Your goal ▸ Every line below should be set down exactly as it appears.

Data under study ▸
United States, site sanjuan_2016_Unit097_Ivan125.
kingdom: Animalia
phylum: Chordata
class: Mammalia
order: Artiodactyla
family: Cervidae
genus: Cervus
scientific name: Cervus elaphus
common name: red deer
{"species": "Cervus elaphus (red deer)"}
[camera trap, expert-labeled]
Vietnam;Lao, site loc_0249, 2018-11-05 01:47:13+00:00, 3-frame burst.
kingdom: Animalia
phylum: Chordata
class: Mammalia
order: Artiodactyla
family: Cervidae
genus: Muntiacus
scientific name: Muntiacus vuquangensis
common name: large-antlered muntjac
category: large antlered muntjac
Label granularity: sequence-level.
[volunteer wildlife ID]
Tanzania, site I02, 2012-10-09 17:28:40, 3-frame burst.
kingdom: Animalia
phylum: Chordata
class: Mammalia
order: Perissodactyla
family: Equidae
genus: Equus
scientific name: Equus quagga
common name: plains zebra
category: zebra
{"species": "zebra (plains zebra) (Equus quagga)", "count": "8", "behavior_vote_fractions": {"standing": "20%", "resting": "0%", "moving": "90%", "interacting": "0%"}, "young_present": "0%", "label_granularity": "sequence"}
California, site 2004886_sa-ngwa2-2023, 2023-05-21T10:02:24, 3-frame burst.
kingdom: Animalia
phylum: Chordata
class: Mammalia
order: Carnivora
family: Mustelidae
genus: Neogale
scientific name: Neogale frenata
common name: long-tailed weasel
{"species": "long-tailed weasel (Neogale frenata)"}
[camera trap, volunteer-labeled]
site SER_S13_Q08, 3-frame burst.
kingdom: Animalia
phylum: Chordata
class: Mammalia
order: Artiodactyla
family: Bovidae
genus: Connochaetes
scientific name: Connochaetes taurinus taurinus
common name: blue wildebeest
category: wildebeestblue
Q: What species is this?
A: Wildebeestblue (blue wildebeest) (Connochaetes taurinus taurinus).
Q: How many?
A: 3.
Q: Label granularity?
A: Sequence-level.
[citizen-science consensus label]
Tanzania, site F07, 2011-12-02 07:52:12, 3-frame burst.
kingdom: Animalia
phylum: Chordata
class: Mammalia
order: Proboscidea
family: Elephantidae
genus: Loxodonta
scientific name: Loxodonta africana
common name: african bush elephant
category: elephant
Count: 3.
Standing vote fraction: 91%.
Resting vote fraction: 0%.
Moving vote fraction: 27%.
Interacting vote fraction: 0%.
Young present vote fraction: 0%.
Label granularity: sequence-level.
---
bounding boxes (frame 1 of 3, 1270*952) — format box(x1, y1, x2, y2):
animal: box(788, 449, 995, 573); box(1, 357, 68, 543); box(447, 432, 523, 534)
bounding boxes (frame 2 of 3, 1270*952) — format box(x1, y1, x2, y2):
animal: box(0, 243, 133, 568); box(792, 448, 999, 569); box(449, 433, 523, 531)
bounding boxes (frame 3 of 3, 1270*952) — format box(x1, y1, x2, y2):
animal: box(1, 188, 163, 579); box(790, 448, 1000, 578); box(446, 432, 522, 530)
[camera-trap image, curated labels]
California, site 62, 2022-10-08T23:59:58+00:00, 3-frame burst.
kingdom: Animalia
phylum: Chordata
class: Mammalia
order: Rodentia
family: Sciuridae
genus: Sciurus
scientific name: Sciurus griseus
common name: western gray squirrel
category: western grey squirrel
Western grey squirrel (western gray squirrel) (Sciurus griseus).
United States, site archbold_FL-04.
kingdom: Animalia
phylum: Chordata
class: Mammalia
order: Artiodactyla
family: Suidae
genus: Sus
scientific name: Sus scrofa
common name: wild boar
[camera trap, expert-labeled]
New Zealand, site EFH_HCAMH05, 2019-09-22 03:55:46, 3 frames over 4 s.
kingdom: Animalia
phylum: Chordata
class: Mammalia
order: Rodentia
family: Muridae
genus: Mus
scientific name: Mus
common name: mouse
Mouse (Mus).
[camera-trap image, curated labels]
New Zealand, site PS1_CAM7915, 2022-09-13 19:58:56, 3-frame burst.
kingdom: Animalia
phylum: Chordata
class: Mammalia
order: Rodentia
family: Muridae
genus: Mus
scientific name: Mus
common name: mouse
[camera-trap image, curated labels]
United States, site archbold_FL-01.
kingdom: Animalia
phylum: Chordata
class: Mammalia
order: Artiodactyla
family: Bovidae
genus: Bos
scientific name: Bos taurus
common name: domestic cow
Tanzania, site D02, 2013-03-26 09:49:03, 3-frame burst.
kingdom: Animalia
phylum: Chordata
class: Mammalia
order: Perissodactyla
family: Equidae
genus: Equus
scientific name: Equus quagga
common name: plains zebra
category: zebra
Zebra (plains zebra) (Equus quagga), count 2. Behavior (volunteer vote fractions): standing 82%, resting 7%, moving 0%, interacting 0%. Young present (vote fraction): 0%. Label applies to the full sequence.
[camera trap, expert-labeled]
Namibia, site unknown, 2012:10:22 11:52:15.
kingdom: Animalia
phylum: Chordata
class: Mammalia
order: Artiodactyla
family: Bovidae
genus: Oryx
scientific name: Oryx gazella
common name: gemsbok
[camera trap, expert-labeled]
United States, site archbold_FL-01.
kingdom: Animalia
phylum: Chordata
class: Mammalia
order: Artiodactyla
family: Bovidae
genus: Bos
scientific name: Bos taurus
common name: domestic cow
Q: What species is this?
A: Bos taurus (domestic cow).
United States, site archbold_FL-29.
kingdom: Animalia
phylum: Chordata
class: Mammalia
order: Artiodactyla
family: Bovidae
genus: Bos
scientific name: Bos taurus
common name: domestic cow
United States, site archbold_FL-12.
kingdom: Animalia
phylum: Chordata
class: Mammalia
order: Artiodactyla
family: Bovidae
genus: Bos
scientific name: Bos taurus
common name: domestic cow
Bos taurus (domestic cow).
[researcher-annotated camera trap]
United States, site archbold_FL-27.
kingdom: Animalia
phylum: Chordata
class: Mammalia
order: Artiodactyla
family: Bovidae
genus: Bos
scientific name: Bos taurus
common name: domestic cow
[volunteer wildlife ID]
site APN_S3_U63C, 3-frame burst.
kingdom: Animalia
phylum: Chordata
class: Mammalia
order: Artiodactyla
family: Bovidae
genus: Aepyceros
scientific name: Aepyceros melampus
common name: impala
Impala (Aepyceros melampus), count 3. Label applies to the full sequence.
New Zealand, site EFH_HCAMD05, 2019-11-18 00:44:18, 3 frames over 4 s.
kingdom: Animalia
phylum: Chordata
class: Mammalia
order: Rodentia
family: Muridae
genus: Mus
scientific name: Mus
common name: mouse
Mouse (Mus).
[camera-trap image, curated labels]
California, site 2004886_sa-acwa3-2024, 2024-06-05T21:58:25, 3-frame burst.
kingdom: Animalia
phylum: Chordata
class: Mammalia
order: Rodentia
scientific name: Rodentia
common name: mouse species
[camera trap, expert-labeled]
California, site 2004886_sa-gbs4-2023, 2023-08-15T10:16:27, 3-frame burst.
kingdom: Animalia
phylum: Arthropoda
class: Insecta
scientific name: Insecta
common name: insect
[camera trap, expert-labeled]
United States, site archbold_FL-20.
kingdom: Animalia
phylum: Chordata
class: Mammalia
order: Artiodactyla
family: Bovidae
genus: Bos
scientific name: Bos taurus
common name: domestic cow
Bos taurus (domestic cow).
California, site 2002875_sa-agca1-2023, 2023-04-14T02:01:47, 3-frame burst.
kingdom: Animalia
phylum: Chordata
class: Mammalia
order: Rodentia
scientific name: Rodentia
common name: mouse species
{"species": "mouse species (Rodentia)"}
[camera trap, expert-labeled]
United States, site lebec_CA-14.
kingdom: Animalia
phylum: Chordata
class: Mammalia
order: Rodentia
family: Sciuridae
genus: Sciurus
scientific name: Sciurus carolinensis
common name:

Written solution ▸
United States, site sanjuan_2016_Unit097_Ivan125.
kingdom: Animalia
phylum: Chordata
class: Mammalia
order: Artiodactyla
family: Cervidae
genus: Cervus
scientific name: Cervus elaphus
common name: red deer
{"species": "Cervus elaphus (red deer)"}
[camera trap, expert-labeled]
Vietnam;Lao, site loc_0249, 2018-11-05 01:47:13+00:00, 3-frame burst.
kingdom: Animalia
phylum: Chordata
class: Mammalia
order: Artiodactyla
family: Cervidae
genus: Muntiacus
scientific name: Muntiacus vuquangensis
common name: large-antlered muntjac
category: large antlered muntjac
Label granularity: sequence-level.
[volunteer wildlife ID]
Tanzania, site I02, 2012-10-09 17:28:40, 3-frame burst.
kingdom: Animalia
phylum: Chordata
class: Mammalia
order: Perissodactyla
family: Equidae
genus: Equus
scientific name: Equus quagga
common name: plains zebra
category: zebra
{"species": "zebra (plains zebra) (Equus quagga)", "count": "8", "behavior_vote_fractions": {"standing": "20%", "resting": "0%", "moving": "90%", "interacting": "0%"}, "young_present": "0%", "label_granularity": "sequence"}
California, site 2004886_sa-ngwa2-2023, 2023-05-21T10:02:24, 3-frame burst.
kingdom: Animalia
phylum: Chordata
class: Mammalia
order: Carnivora
family: Mustelidae
genus: Neogale
scientific name: Neogale frenata
common name: long-tailed weasel
{"species": "long-tailed weasel (Neogale frenata)"}
[camera trap, volunteer-labeled]
site SER_S13_Q08, 3-frame burst.
kingdom: Animalia
phylum: Chordata
class: Mammalia
order: Artiodactyla
family: Bovidae
genus: Connochaetes
scientific name: Connochaetes taurinus taurinus
common name: blue wildebeest
category: wildebeestblue
Q: What species is this?
A: Wildebeestblue (blue wildebeest) (Connochaetes taurinus taurinus).
Q: How many?
A: 3.
Q: Label granularity?
A: Sequence-level.
[citizen-science consensus label]
Tanzania, site F07, 2011-12-02 07:52:12, 3-frame burst.
kingdom: Animalia
phylum: Chordata
class: Mammalia
order: Proboscidea
family: Elephantidae
genus: Loxodonta
scientific name: Loxodonta africana
common name: african bush elephant
category: elephant
Count: 3.
Standing vote fraction: 91%.
Resting vote fraction: 0%.
Moving vote fraction: 27%.
Interacting vote fraction: 0%.
Young present vote fraction: 0%.
Label granularity: sequence-level.
---
bounding boxes (frame 1 of 3, 1270*952) — format box(x1, y1, x2, y2):
animal: box(788, 449, 995, 573); box(1, 357, 68, 543); box(447, 432, 523, 534)
bounding boxes (frame 2 of 3, 1270*952) — format box(x1, y1, x2, y2):
animal: box(0, 243, 133, 568); box(792, 448, 999, 569); box(449, 433, 523, 531)
bounding boxes (frame 3 of 3, 1270*952) — format box(x1, y1, x2, y2):
animal: box(1, 188, 163, 579); box(790, 448, 1000, 578); box(446, 432, 522, 530)
[camera-trap image, curated labels]
California, site 62, 2022-10-08T23:59:58+00:00, 3-frame burst.
kingdom: Animalia
phylum: Chordata
class: Mammalia
order: Rodentia
family: Sciuridae
genus: Sciurus
scientific name: Sciurus griseus
common name: western gray squirrel
category: western grey squirrel
Western grey squirrel (western gray squirrel) (Sciurus griseus).
United States, site archbold_FL-04.
kingdom: Animalia
phylum: Chordata
class: Mammalia
order: Artiodactyla
family: Suidae
genus: Sus
scientific name: Sus scrofa
common name: wild boar
[camera trap, expert-labeled]
New Zealand, site EFH_HCAMH05, 2019-09-22 03:55:46, 3 frames over 4 s.
kingdom: Animalia
phylum: Chordata
class: Mammalia
order: Rodentia
family: Muridae
genus: Mus
scientific name: Mus
common name: mouse
Mouse (Mus).
[camera-trap image, curated labels]
New Zealand, site PS1_CAM7915, 2022-09-13 19:58:56, 3-frame burst.
kingdom: Animalia
phylum: Chordata
class: Mammalia
order: Rodentia
family: Muridae
genus: Mus
scientific name: Mus
common name: mouse
[camera-trap image, curated labels]
United States, site archbold_FL-01.
kingdom: Animalia
phylum: Chordata
class: Mammalia
order: Artiodactyla
family: Bovidae
genus: Bos
scientific name: Bos taurus
common name: domestic cow
Tanzania, site D02, 2013-03-26 09:49:03, 3-frame burst.
kingdom: Animalia
phylum: Chordata
class: Mammalia
order: Perissodactyla
family: Equidae
genus: Equus
scientific name: Equus quagga
common name: plains zebra
category: zebra
Zebra (plains zebra) (Equus quagga), count 2. Behavior (volunteer vote fractions): standing 82%, resting 7%, moving 0%, interacting 0%. Young present (vote fraction): 0%. Label applies to the full sequence.
[camera trap, expert-labeled]
Namibia, site unknown, 2012:10:22 11:52:15.
kingdom: Animalia
phylum: Chordata
class: Mammalia
order: Artiodactyla
family: Bovidae
genus: Oryx
scientific name: Oryx gazella
common name: gemsbok
[camera trap, expert-labeled]
United States, site archbold_FL-01.
kingdom: Animalia
phylum: Chordata
class: Mammalia
order: Artiodactyla
family: Bovidae
genus: Bos
scientific name: Bos taurus
common name: domestic cow
Q: What species is this?
A: Bos taurus (domestic cow).
United States, site archbold_FL-29.
kingdom: Animalia
phylum: Chordata
class: Mammalia
order: Artiodactyla
family: Bovidae
genus: Bos
scientific name: Bos taurus
common name: domestic cow
United States, site archbold_FL-12.
kingdom: Animalia
phylum: Chordata
class: Mammalia
order: Artiodactyla
family: Bovidae
genus: Bos
scientific name: Bos taurus
common name: domestic cow
Bos taurus (domestic cow).
[researcher-annotated camera trap]
United States, site archbold_FL-27.
kingdom: Animalia
phylum: Chordata
class: Mammalia
order: Artiodactyla
family: Bovidae
genus: Bos
scientific name: Bos taurus
common name: domestic cow
[volunteer wildlife ID]
site APN_S3_U63C, 3-frame burst.
kingdom: Animalia
phylum: Chordata
class: Mammalia
order: Artiodactyla
family: Bovidae
genus: Aepyceros
scientific name: Aepyceros melampus
common name: impala
Impala (Aepyceros melampus), count 3. Label applies to the full sequence.
New Zealand, site EFH_HCAMD05, 2019-11-18 00:44:18, 3 frames over 4 s.
kingdom: Animalia
phylum: Chordata
class: Mammalia
order: Rodentia
family: Muridae
genus: Mus
scientific name: Mus
common name: mouse
Mouse (Mus).
[camera-trap image, curated labels]
California, site 2004886_sa-acwa3-2024, 2024-06-05T21:58:25, 3-frame burst.
kingdom: Animalia
phylum: Chordata
class: Mammalia
order: Rodentia
scientific name: Rodentia
common name: mouse species
[camera trap, expert-labeled]
California, site 2004886_sa-gbs4-2023, 2023-08-15T10:16:27, 3-frame burst.
kingdom: Animalia
phylum: Arthropoda
class: Insecta
scientific name: Insecta
common name: insect
[camera trap, expert-labeled]
United States, site archbold_FL-20.
kingdom: Animalia
phylum: Chordata
class: Mammalia
order: Artiodactyla
family: Bovidae
genus: Bos
scientific name: Bos taurus
common name: domestic cow
Bos taurus (domestic cow).
California, site 2002875_sa-agca1-2023, 2023-04-14T02:01:47, 3-frame burst.
kingdom: Animalia
phylum: Chordata
class: Mammalia
order: Rodentia
scientific name: Rodentia
common name: mouse species
{"species": "mouse species (Rodentia)"}
[camera trap, expert-labeled]
United States, site lebec_CA-14.
kingdom: Animalia
phylum: Chordata
class: Mammalia
order: Rodentia
family: Sciuridae
genus: Sciurus
scientific name: Sciurus carolinensis
common name:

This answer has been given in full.